The same code can be passed through tools that generate .cc and .h bindings too:

• First, runs bindgen to generate some bindings (with all the usual unsafe, #[repr(C)] etc.) - in exactly the same way as above.
• Second, interprets and converts them to bindings suitable for cxx::bridge - in the same way as above.
• Thirdly, runs the codegen code from cxx to generate .cc and .h files

Current state of affairs

There is an example of this macro working within the demo directory.

The project also contains test code which does this end-to-end, for all sorts of C++ types and constructs which we eventually would like to support.

The plan is (roughly) to work through the above list of features. Some are going to be very hard, and it's not at all clear that a plan will present itself. In particular, some will require that C++ structs are owned by UniquePtr yet passed to C++ by value. It's not clear how ergonomic the results will be. Until we are much further, I don't advise using this for anything in production.

On safety

This crate mostly intends to follow the lead of the cxx crate in where and when unsafe is required (it doesn't currently do that, because cxx has recently changed policy). But, this crate is opinionated. It believes some unsafety requires more careful review than other bits, along the following spectrum:

• Rust unsafe code (requires most review)
• Rust code calling C++ with raw pointers
• Rust code calling C++ with shared pointers, or anything else where there can be concurrent mutation
• Rust code calling C++ with unique pointers, where the Rust single-owner model nearly always applies (but we can't prove that the C++ developer isn't doing something weird)
• Rust safe code (requires least review)

If your project is 90% Rust code, with small bits of C++, don't use this crate. You need something where all C++ interaction is marked with big red "this is terrifying" flags. This crate is aimed at cases where there's 90% C++ and small bits of Rust, and so we want the Rust code to be pragmatically reviewable without the signal:noise ratio of unsafe in the Rust code becoming so bad that unsafe loses all value.
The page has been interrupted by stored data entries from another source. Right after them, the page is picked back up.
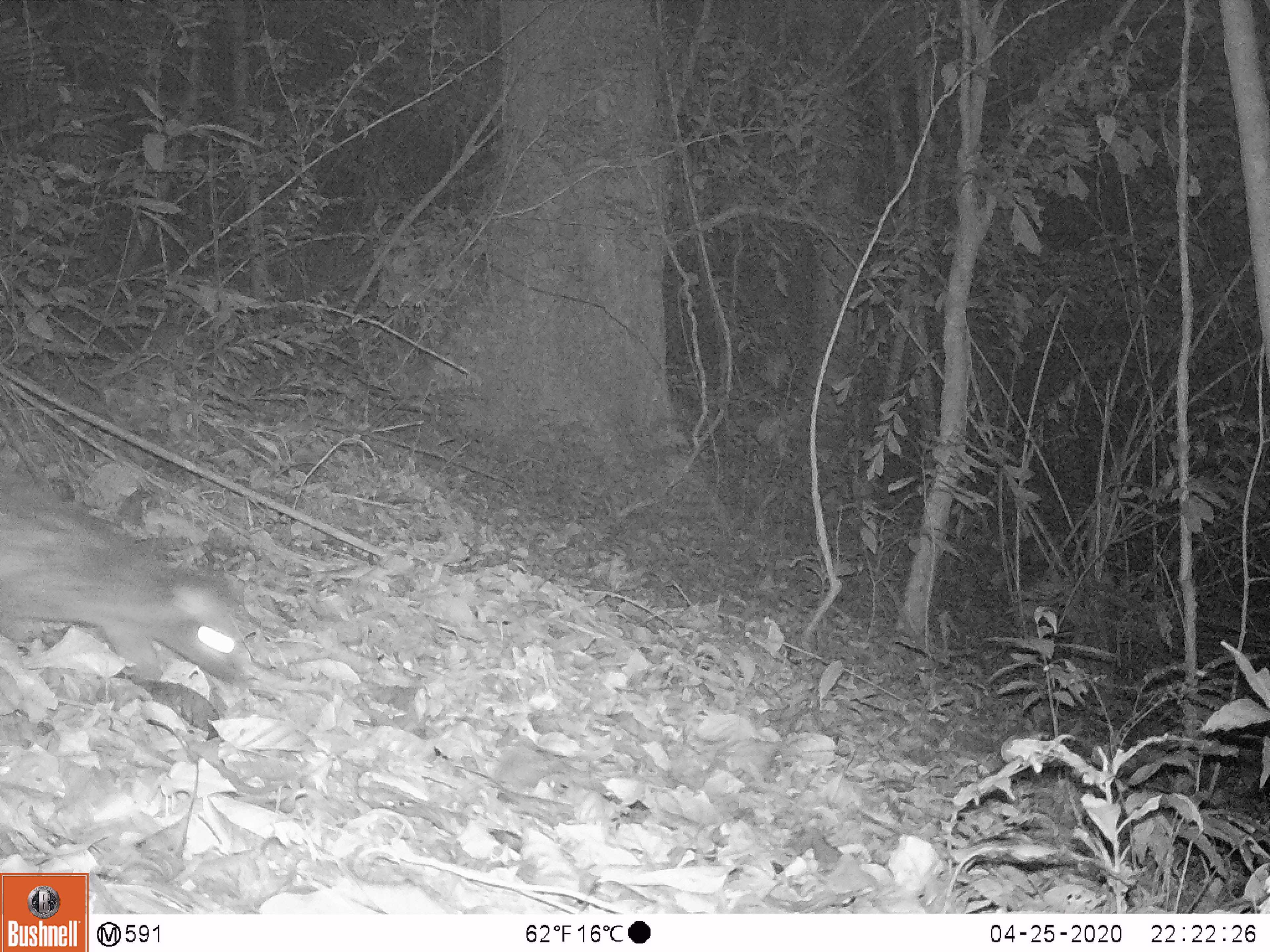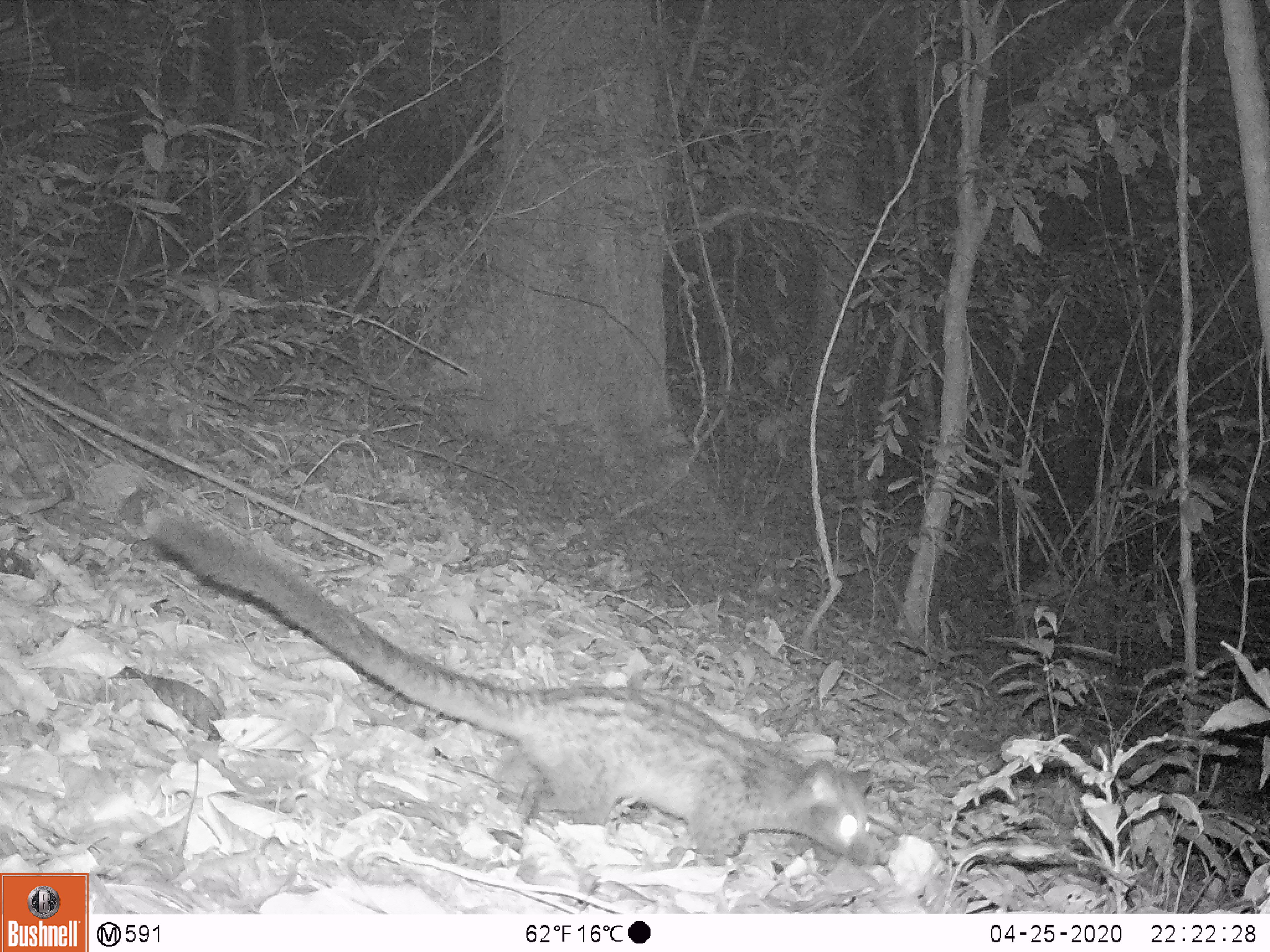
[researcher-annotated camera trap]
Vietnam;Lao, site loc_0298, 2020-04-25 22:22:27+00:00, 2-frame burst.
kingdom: Animalia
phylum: Chordata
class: Mammalia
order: Carnivora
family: Viverridae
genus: Paradoxurus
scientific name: Paradoxurus hermaphroditus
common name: common palm civet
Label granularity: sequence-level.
It's not clear yet how this opinion will play out in practice. Perhaps we will get something like unsafe(ffi) or might_be_a_bit_unsafe (joking!) All that is yet to be determined.

Build environment

Because this uses bindgen, and bindgen may depend on the state of your system C++ headers, it is somewhat sensitive. The following known build problems exist:

• It requires llvm to be installed due to bindgen
• Two of the tests fail when built against some STLs due to a problem where bindgen generates type-parameter-0-0 which is not a valid identifier.

Configuring the build

This runs bindgen within a procedural macro. There are limited opportunities to pass information into procedural macros, yet bindgen needs to know a lot about the build environment.

The plan is:

• The Rust code itself will specify the include file(s) and allowlist by passing them into the macro. This is the sort of thing that developers within an existing C++ codebase would specify in C++ (give or take) so it makes sense for it to be specific in the Rust code.
• However, all build settings (e.g. bindgen compiler configuration, include path etc.) will be passed into the macro by means of environment variables. The build environment should set these before building the code. (An alternative means will be provided to pass these into the C++ code generator tools.)

Directory structure

• demo - a demo example
• engine - all the core code. Currently a Rust library, but we wouldn't want to support these APIs for external users, so maybe it needs to be a directory of code symlinked into all the other sub-crates. All the following three sub-crates are thin wrappers for part of this engine. This also contains the test code.
• gen/build - a library to be used from build.rs scripts to generate .cc and .h files from an include_cxx section.
• gen/cmd - a command-line tool which does the same. Except this isn't written yet.
• src (outermost project)- the procedural macro include_cxx as described above.

Credits

David Tolnay did much of the hard work here, by inventing the underlying cxx crate, and in fact nearly all of the parsing infrastructure on which this crate depends. bindgen is also awesome. This crate stands on the shoulders of giants!

License and usage notes

This is not an officially supported Google product.